L'excavation des sols contaminés se poursuit aux installations de Petro-Canada
L'excavation des sols contaminés à la suite du déversement de 240 000 litres d'hydrocarbures, le 29 décembre, aux installations de Petro-Canada du port de Montréal, se poursuit toujours.
En date du 13 janvier, 366 tonnes de sols contaminés avaient été récupérées, puis acheminées vers un centre de traitement à la suite du bris d'une conduite du réservoir de la section 109, à Montréal-Est, lequel a provoqué l'écoulement d'un mélange de distillant et de mazout lourd.
« Le gel et le dégel pourraient être en cause, comme quoi il n'y a pas que les conduites d'aqueduc qui se rompent à Montréal », précise Hélène Proteau, directrice régionale du Centre de contrôle environnemental Montréal-Laval-Laurentides-Lanaudière.
Une digue de rétention installée autour du réservoir, laquelle sert à parer au déversement d'hydrocarbures dans le fleuve, aurait, semble-t-il, limité les dégâts. « Selon les analyses effectuées lors de nos inspections, il n'y aurait pas eu d'impact sur les eaux souterraines », mentionne Mme Proteau.
Selon elle, le ministère du Développement durable, de l'Environnement et des Parcs (MDDEP) « n'a pas de reproche à faire à Petro-Canada.
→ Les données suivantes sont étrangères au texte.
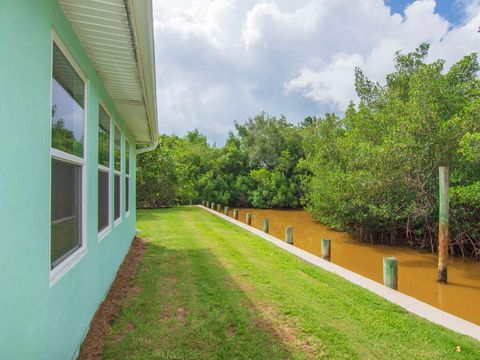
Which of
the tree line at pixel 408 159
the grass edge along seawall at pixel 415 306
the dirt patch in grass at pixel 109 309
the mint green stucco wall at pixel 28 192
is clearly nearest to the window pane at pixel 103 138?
the mint green stucco wall at pixel 28 192

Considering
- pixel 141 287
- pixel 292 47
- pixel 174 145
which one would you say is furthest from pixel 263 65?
pixel 141 287

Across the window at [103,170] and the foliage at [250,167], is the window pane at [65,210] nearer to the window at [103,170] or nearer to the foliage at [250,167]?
the window at [103,170]

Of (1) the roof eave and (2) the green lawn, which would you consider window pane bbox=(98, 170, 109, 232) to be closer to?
(2) the green lawn

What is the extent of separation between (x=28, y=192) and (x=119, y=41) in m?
1.78

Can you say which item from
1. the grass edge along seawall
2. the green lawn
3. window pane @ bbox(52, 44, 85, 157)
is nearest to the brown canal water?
the grass edge along seawall

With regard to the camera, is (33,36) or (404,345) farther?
(404,345)

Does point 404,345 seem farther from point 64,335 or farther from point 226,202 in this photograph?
point 226,202

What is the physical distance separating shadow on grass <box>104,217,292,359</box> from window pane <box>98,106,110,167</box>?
202 centimetres

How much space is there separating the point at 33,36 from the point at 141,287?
394cm

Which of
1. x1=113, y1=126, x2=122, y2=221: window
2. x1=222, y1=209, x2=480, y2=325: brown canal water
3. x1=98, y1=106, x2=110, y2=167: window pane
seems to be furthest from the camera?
x1=222, y1=209, x2=480, y2=325: brown canal water

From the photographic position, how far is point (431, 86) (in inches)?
379

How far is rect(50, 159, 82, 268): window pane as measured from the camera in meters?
2.37

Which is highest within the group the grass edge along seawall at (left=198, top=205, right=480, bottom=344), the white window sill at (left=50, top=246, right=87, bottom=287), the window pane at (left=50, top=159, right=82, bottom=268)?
the window pane at (left=50, top=159, right=82, bottom=268)

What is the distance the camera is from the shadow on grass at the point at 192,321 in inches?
119
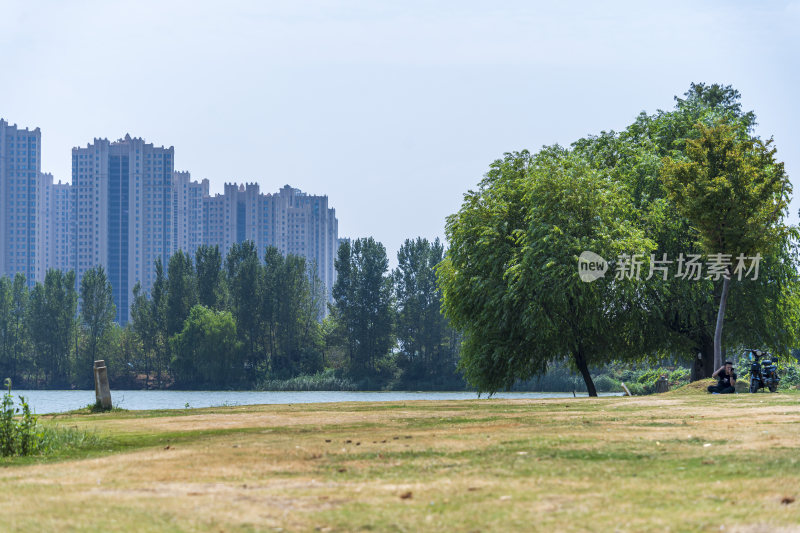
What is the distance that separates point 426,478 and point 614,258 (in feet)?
96.2

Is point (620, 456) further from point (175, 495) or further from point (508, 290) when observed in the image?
point (508, 290)

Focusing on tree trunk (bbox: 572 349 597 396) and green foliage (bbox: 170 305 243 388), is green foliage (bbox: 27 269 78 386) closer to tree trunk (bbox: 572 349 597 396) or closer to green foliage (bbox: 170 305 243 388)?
green foliage (bbox: 170 305 243 388)

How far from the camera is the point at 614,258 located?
125 feet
L'entreprise a avisé Urgence-Environnementale immédiatement après le déversement ».
Mme Proteau indique qu'il s'agit « du déversement d'une bonne quantité, mais il y a peu d'impact à cause des mesures qui ont été mises en place et de la rapidité d'intervention. Nous jugeons qu'il s'agit d'un événement de catégorie 1, donc un événement qui a toujours été sous contrôle. Nous restons en contact avec Petro-Canada et nous effectuerons une visite finale pour s'assurer que l'excavation des sols (contaminés) aura été complétée ». La catégorie 1 inclut les événements les moins graves.